Decision Diagrams for Optimization

Author: 

Andre Augusto Cire

School: 

Carnegie Mellon University

Supervisors: 

John Hooker
Willem-Jan van Hoeve

Abstract: 

Decision diagrams are compact graphical representations of Boolean functions originally introduced for applications in circuit design, simulation, and formal verification. Recently, they have been considered for a variety of purposes in optimization and operations research. These include facet enumeration in integer programming, maximum flow computation in large-scale networks, solution counting in combinatorics, and learning in genetic programming techniques.

In this dissertation we develop new methodologies based on decision diagrams to tackle discrete optimization problems. A decision diagram is viewed here as a graphical representation of the feasible solution set of a discrete problem. Since such diagrams may grow exponentially large in general, we work with the concept of approximate decision diagrams, first introduced by Andersen et al (2007). An approximate decision diagram is a graph of limited size that represents instead an over-approximation or under-approximation of the feasible solution set. Thus, it can be used to obtain either bounds on the optimal solution value or primal solutions to the problem. As our first contribution, we provide a modeling framework based on dynamic programming that can be used to specify how to build a decision diagram of a discrete optimization problem and how to approximate it, which facilitates the encoding process of a problem to a diagram representation. We then present a branching scheme that exploits the recursive structure of an approximate diagram, establishing a novel generic solver for discrete optimization problems. Computational results in classical optimization problems show that more instances can be solved in less computation time using our approach than mathematical programming techniques. In particular, we were able to reduce the known optimality gap of benchmark instances of the maximum cut problem.

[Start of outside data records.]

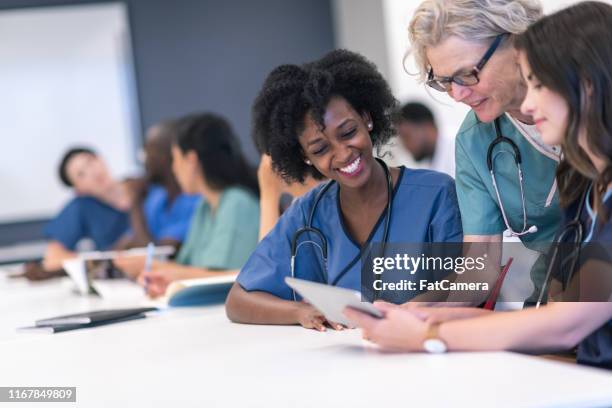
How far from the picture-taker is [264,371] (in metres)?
1.59

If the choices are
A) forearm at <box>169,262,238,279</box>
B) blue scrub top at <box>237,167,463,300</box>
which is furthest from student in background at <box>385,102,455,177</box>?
blue scrub top at <box>237,167,463,300</box>

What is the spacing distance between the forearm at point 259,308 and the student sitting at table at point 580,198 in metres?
0.49

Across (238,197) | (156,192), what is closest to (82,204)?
(156,192)

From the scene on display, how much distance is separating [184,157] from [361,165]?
5.57 ft

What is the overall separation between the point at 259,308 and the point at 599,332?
34.2 inches

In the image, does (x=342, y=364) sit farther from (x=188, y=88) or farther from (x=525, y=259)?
(x=188, y=88)

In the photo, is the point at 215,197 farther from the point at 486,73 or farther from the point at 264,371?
the point at 264,371

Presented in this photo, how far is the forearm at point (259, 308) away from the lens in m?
2.07

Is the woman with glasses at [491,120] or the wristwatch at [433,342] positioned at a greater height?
the woman with glasses at [491,120]

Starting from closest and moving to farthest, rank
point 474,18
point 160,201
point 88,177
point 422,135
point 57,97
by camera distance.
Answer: point 474,18
point 160,201
point 88,177
point 422,135
point 57,97

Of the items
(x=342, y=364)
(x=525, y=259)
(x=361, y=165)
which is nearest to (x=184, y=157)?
(x=361, y=165)

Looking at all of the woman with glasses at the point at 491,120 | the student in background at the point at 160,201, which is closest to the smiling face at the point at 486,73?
the woman with glasses at the point at 491,120

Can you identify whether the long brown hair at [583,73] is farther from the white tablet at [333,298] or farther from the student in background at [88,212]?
the student in background at [88,212]

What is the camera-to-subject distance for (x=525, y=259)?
2.03 m
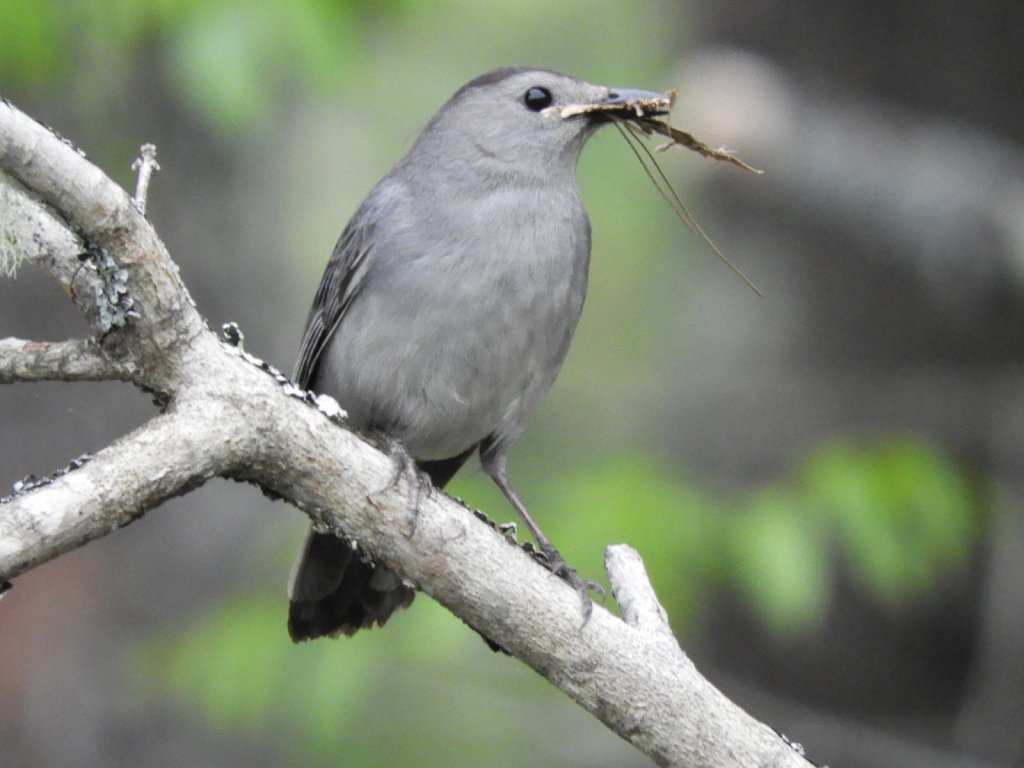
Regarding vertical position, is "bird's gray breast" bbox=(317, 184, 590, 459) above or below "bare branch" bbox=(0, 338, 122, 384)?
above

In our second contribution, we focus on the application of approximate diagram to sequencing and scheduling problems. We show that, besides the computation of bounds, approximate decision diagram can be used to deduce non-trivial constraints of a problem, such as precedence relations between jobs in scheduling applications. We also demonstrate that such inference can be incorporated into state-of-the-art solvers and speed-up the optimization process by orders of magnitude.

Finally, we propose new parallelization strategies that exploits the recursive structure of an approximate diagram. These strategies decouple a problem in a naturally loose fashion and allow for more effective load balancing heuristics when considering hundreds of computer cores.